Emanzipierte Männer

TRIER. Typisch deutsch - was ist dran am Klischee von der Lederhosen- und Biertrinker-Nation? In einer wöchentlichen Kolumne lässt der TV Ausländer zu Wort kommen, die meist seit Jahren bei uns leben. Sie nehmen die kleinen, aber feinen kulturellen Unterschiede auf die Schippe und schildern humorvoll ihre Erfahrungen mit den Menschen der Region.

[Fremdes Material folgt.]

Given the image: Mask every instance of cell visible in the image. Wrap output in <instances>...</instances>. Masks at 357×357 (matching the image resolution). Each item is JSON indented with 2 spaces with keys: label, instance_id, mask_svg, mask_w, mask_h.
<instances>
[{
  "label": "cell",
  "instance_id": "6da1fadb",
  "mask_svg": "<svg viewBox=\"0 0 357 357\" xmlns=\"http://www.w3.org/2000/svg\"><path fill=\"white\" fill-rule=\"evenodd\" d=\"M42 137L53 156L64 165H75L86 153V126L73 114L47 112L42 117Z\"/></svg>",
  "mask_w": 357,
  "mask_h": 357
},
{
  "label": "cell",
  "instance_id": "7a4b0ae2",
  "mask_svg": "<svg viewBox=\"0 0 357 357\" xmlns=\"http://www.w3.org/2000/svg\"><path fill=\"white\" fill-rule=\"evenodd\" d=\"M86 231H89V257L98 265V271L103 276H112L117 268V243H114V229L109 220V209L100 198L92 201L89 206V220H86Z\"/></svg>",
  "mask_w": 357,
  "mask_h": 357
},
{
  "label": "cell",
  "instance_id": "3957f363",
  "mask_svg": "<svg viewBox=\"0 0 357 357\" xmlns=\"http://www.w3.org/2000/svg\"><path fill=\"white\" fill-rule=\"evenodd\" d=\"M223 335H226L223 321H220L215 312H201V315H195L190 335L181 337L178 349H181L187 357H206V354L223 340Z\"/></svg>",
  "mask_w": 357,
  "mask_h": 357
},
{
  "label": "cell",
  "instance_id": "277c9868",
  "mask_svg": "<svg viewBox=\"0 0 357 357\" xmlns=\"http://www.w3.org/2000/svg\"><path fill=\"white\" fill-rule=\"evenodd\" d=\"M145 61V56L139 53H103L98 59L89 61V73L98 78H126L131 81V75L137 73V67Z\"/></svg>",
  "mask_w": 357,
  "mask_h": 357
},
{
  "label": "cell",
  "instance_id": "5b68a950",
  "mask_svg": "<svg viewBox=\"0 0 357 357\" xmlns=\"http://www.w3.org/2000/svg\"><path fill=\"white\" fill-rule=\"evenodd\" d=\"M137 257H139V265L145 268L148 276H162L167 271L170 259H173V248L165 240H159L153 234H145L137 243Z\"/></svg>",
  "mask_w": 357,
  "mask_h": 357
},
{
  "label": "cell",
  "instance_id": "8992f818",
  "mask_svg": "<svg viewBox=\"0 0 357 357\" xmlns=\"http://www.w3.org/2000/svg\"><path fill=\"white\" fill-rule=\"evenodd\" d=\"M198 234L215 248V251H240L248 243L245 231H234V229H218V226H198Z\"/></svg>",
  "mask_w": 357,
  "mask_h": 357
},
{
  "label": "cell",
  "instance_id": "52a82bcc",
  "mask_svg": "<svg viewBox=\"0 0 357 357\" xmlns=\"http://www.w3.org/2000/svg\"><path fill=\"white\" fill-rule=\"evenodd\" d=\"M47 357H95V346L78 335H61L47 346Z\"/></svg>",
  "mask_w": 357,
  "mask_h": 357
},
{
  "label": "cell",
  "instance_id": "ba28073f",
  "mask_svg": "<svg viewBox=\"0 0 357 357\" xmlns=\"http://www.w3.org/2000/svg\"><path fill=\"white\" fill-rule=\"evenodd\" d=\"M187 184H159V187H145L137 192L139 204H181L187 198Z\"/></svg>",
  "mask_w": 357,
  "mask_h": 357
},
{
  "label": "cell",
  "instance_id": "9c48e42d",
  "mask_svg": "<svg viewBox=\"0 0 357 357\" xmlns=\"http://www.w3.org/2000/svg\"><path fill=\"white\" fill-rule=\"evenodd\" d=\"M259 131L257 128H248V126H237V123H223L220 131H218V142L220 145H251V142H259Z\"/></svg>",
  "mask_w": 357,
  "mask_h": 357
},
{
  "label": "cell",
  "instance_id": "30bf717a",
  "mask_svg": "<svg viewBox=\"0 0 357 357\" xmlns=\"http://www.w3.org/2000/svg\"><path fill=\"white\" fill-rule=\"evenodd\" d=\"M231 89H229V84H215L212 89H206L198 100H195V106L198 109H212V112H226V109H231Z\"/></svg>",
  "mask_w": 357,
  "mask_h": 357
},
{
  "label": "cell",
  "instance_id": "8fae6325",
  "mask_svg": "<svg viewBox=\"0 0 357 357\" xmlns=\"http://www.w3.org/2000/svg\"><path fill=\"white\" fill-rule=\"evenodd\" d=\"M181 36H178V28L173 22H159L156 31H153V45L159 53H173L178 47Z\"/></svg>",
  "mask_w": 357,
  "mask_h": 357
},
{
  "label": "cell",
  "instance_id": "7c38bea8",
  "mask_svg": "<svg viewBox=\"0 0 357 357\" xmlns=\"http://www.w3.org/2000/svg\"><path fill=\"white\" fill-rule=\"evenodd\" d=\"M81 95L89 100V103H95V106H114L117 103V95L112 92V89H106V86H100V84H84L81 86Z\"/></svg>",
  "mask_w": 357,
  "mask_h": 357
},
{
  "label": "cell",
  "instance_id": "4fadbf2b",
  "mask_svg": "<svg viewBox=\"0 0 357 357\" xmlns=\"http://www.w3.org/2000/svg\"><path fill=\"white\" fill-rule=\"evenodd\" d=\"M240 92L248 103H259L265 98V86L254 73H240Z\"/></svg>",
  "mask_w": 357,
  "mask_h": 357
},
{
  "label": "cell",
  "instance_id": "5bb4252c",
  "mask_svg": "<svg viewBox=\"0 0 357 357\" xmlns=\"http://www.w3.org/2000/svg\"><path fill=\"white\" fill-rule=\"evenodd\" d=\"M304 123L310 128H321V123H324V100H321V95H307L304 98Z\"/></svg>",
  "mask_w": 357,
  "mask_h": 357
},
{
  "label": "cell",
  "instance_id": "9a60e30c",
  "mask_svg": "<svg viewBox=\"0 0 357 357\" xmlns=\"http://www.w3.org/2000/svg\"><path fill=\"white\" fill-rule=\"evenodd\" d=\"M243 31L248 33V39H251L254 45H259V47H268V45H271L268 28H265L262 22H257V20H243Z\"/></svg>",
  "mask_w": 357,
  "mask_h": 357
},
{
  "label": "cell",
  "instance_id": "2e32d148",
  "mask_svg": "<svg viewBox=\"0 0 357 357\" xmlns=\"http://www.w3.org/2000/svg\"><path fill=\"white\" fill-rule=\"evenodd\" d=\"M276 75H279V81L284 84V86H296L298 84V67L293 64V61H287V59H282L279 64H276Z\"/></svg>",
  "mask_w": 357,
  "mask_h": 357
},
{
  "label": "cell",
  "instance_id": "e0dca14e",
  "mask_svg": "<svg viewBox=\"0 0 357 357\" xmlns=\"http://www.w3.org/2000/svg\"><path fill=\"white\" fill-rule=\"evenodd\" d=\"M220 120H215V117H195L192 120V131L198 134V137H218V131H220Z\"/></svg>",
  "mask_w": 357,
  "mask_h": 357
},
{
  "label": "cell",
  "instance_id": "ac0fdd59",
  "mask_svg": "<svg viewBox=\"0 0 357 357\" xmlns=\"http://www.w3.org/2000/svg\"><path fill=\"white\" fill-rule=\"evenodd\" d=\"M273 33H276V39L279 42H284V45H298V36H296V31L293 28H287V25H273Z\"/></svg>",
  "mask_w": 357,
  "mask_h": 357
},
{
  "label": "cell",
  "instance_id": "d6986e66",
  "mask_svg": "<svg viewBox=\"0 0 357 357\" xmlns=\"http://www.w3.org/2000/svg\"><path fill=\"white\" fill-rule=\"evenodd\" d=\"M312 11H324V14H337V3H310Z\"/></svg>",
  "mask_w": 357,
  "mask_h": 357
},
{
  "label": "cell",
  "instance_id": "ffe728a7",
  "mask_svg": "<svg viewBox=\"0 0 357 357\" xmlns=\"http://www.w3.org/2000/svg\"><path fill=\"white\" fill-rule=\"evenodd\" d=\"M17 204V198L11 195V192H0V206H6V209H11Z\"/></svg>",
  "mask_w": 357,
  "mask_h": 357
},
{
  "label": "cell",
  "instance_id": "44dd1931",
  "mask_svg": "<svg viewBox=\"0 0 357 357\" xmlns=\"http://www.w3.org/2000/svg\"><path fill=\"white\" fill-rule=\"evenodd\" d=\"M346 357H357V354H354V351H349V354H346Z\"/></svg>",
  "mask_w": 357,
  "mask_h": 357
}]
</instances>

Als ich nach Deutschland kam, war ich bereit, jeden Tag Sauerkraut zu essen und literweise Bier zu trinken. Es war mir klar, dass man viel und schnell arbeiten muss, sparsam und schweigsam ist, Dirndl trägt und nie dem Vorgesetzten oder dem eigenen Mann widerspricht. Die Überraschung wartete auf mich gleich am ersten Tag des Intensiv-Sprachkurses: Die Lehrerin kam zwölf Minuten zu spät. Und sie trug eine Hose, mit der russische Frauen wandern gehen oder renovieren, aber nicht an der Tafel stehen. Die feine Dame hat zur Begrüßung ein zusammengeknicktes Papierchen aus der Tasche gezogen und sich damit die Nase geputzt. Welch ein Kulturschock! Heutzutage sind Tempo-Taschentücher für mich genauso unverzichtbar, und ich scheue mich nicht mehr davor, mir in der Öffentlichkeit die Nase zu putzen. Ich weiß, dass es kein Beinbruch ist, begründet etwas zu spät zu kommen. Und ich trage ebenso gerne eine Hose, wenn ich will, dass man mir in die Augen schaut und mir zuhört, anstatt mir ins Dekollete zu glotzen. Ich habe mich daran gewöhnt, dass es auf den Straßen zum Teil so viele schwarzhaarige und braunäugige Menschen gibt, dass man den Eindruck hat, es läuft in der Stadt ein Orientalisten-Kongress. Und es wundert mich auch nicht mehr, wenn die Sprecherin eines einwandfreien moselfränkischen Dialektes eine Frau mit braunem Teint und schwarzen Haaren ist. Anders als in Russland halten deutsche Männer den Frauen keine Türen auf und helfen ihnen nicht in die Mäntel. Für Russen ebenfalls unvorstellbar: Die Deutschen zahlen oft nicht für die Frauen. Nun ja, sie sehen die Frau eben als einen gleichwertigen Partner. Oder tun zumindest so. Deutsche Männer helfen im Haushalt (wenn kein Fußball läuft), manche nehmen sogar Vaterschaftsurlaub. Eine meiner größten Befürchtungen war, dass ich Witze nicht verstehen werde - doch der deutsche und der russische Humor sind sehr ähnlich. Die Deutschen sind Genießer. Sie legen Wert auf gutes Essen, bequemes Leben und Treffen mit Freunden. Man schämt sich im Ausland für sein Deutschsein, ist aber insgeheim doch stolz. Zu Recht: Menschen, die so viele Ausländer beherbergen, gerne spenden, sich in Vereinen und Clubs treffen, sich sozial engagieren sind beispielhaft. Die begeisterten Klowärmer-Strickerinnen, massenhaften Brillenträger und Aldi-Erfinder sind zudem die besten Fußballspieler (ich hoffe, das liest kein Brasilianer), die bekanntesten klassischen Musiker und die fortschrittlichsten Autohersteller (da sind wir uns einig).